───── Registros ─────

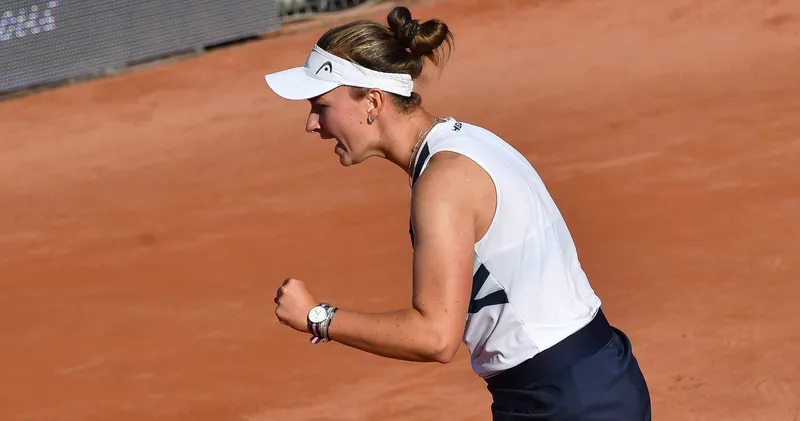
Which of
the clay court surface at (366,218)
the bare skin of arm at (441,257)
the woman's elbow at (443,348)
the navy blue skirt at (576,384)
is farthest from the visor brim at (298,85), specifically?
the clay court surface at (366,218)

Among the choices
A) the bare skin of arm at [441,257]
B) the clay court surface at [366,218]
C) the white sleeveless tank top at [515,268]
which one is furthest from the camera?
the clay court surface at [366,218]

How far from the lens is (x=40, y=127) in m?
11.2

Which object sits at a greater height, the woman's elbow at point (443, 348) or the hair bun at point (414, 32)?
the hair bun at point (414, 32)

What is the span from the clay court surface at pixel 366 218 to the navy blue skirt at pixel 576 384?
2.37m

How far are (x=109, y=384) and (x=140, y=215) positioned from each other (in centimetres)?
279

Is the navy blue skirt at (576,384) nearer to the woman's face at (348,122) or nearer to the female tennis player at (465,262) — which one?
the female tennis player at (465,262)

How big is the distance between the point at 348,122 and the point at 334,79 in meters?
0.12

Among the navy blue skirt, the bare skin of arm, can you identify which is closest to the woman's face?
the bare skin of arm

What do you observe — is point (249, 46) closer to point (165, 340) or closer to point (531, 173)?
point (165, 340)

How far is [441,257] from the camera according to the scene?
8.10 ft

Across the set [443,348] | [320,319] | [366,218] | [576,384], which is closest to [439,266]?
[443,348]

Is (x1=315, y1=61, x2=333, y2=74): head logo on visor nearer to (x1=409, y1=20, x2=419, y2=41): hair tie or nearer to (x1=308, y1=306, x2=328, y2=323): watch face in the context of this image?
(x1=409, y1=20, x2=419, y2=41): hair tie

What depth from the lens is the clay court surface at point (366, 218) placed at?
18.5 ft

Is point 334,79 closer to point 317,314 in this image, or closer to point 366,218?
point 317,314
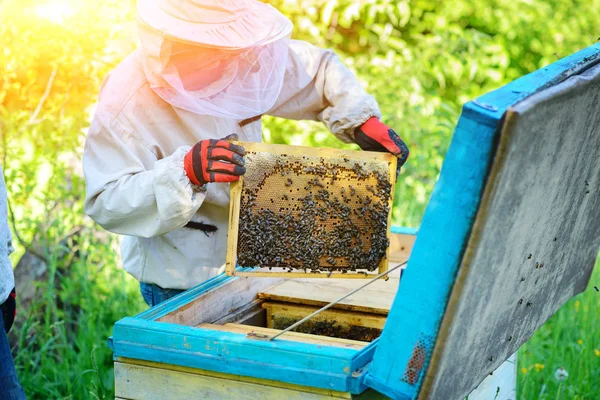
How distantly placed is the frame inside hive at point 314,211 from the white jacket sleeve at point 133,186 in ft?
0.86

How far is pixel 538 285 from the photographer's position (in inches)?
90.1

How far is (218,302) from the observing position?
268 centimetres

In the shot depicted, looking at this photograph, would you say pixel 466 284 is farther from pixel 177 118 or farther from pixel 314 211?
pixel 177 118

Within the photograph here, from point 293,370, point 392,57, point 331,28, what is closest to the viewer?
point 293,370

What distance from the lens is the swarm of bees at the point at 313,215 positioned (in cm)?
262

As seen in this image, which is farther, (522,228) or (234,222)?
(234,222)

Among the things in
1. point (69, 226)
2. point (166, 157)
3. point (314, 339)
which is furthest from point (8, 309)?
point (69, 226)

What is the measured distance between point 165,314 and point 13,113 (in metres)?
2.39

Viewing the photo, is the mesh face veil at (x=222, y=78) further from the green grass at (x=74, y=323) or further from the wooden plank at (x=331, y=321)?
the green grass at (x=74, y=323)

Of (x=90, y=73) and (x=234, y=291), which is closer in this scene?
(x=234, y=291)

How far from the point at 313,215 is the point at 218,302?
1.59ft

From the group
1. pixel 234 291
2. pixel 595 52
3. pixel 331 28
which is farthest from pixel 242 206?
pixel 331 28

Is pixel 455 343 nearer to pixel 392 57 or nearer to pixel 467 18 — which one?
pixel 392 57

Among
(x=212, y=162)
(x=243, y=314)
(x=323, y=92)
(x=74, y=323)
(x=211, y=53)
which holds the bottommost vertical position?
(x=74, y=323)
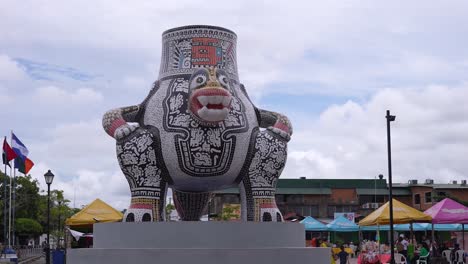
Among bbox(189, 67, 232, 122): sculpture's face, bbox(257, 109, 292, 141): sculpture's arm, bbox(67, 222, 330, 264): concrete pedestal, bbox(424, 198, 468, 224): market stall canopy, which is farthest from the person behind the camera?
bbox(424, 198, 468, 224): market stall canopy

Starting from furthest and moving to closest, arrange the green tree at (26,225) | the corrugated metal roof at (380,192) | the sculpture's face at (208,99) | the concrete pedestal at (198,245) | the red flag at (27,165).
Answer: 1. the corrugated metal roof at (380,192)
2. the green tree at (26,225)
3. the red flag at (27,165)
4. the sculpture's face at (208,99)
5. the concrete pedestal at (198,245)

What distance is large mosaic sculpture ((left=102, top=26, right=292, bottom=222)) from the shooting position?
470 inches

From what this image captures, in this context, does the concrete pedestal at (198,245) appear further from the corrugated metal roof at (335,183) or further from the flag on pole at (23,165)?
the corrugated metal roof at (335,183)

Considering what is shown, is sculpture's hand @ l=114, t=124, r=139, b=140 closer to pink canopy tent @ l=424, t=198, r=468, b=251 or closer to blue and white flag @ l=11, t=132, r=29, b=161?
pink canopy tent @ l=424, t=198, r=468, b=251

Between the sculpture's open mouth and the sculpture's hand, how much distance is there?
50.5 inches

─────

Exercício: Reproduza sem nenhuma alteração o trecho que vai da linha que contém "From what this" até o fim dos registros, com as duas pontas incluídas.

Resposta comentada:
From what this image captures, in this context, does the concrete pedestal at (198,245) appear further from the corrugated metal roof at (335,183) or further from the flag on pole at (23,165)?
the corrugated metal roof at (335,183)

Considering what is shown, is sculpture's hand @ l=114, t=124, r=139, b=140 closer to pink canopy tent @ l=424, t=198, r=468, b=251 or closer to blue and white flag @ l=11, t=132, r=29, b=161?
pink canopy tent @ l=424, t=198, r=468, b=251

Between the sculpture's open mouth and the sculpture's hand, how much distance is there?
50.5 inches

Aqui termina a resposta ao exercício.